(Beginning of Given entries)

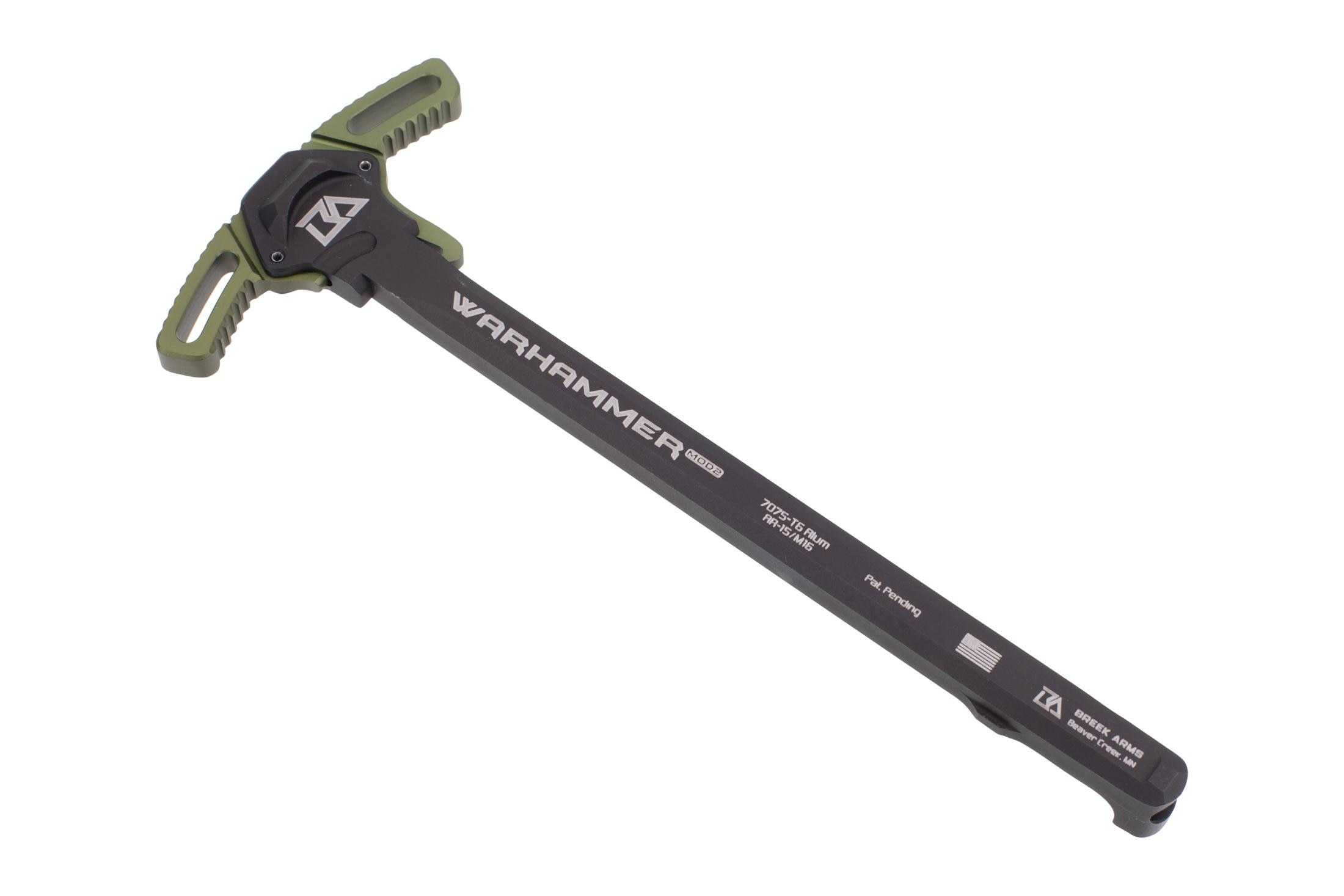 Breek Arms Warhammer  Mod2 AR-15 Ambidextrous Charging Handle - Ranger Green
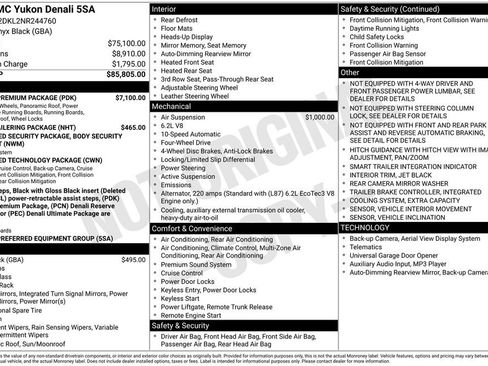 Used 2022 GMC Yukon Denali w/ Denali Premium Package image 5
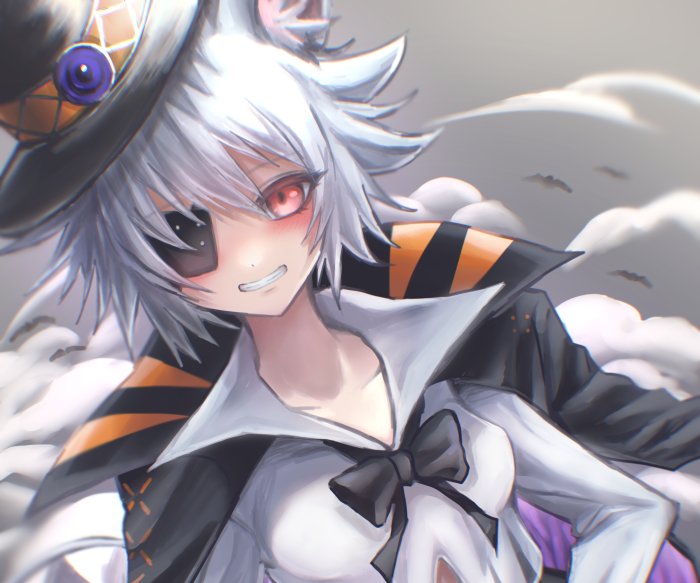 Click from Arknights in Halloween costume
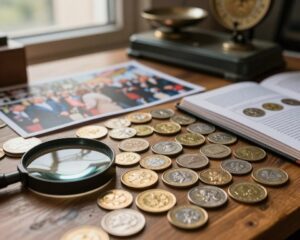 Descubra se suas moedas são raras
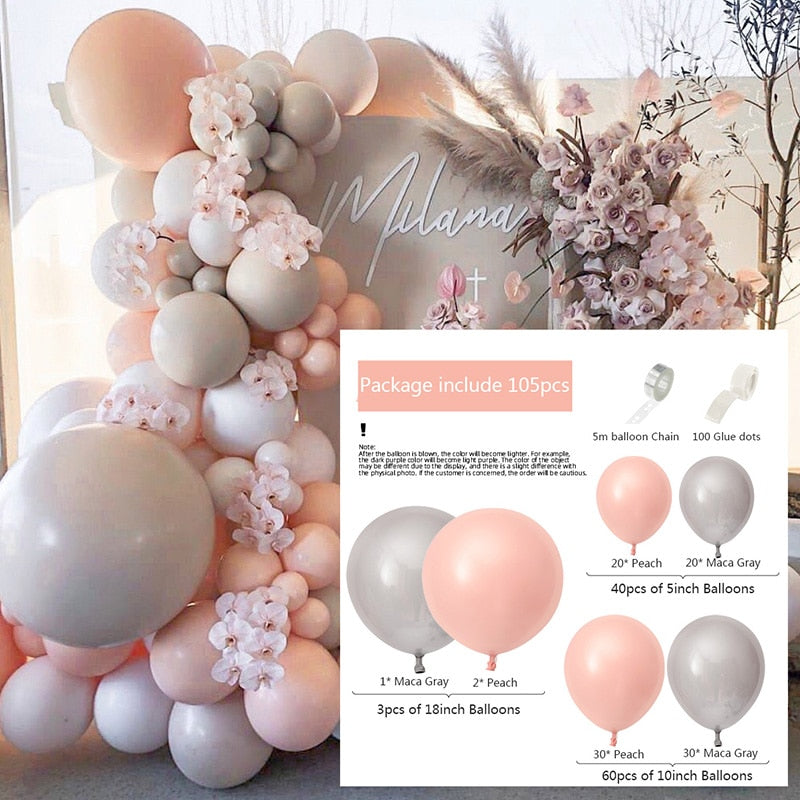 pcs Pink Macaron Metal Balloon Set Butterfly Balloons Garland Arche Birthday Party Decoration Wedding Decor Baby Shower 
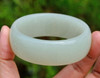 60mm Hetian white jade bangle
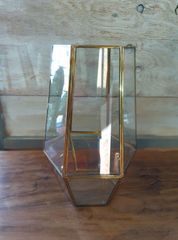 バリ島絵画 風景図 キャンバス 細密 ハンドメイド オリジナル木彫額縁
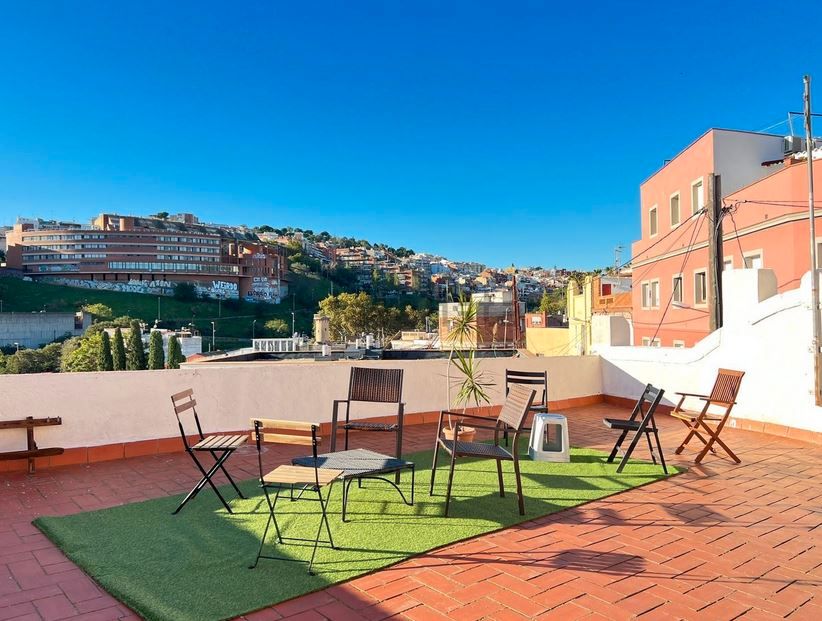 Terrace of Flat to rent in  Barcelona Capital  with Air Conditioner, Heating and Private garden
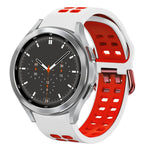 Bracelet de montre en silicone bicolore respirant 20 mm, pour Samsung Galaxy Watch 4 44mm, pour Samsung Galaxy Watch 4 Classic 46mm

(End of Given entries)

### Job item
Render the items above as a numbered list, leaving out any blank lines and the pictures.

### Result below
1.  Breek Arms Warhammer  Mod2 AR-15 Ambidextrous Charging Handle - Ranger Green
2.  Used 2022 GMC Yukon Denali w/ Denali Premium Package image 5
3.  Click from Arknights in Halloween costume
4.  Descubra se suas moedas são raras
5.  pcs Pink Macaron Metal Balloon Set Butterfly Balloons Garland Arche Birthday Party Decoration Wedding Decor Baby Shower 
6.  60mm Hetian white jade bangle
7.  バリ島絵画 風景図 キャンバス 細密 ハンドメイド オリジナル木彫額縁
8.  Terrace of Flat to rent in  Barcelona Capital  with Air Conditioner, Heating and Private garden
9.  Bracelet de montre en silicone bicolore respirant 20 mm, pour Samsung Galaxy Watch 4 44mm, pour Samsung Galaxy Watch 4 Classic 46mm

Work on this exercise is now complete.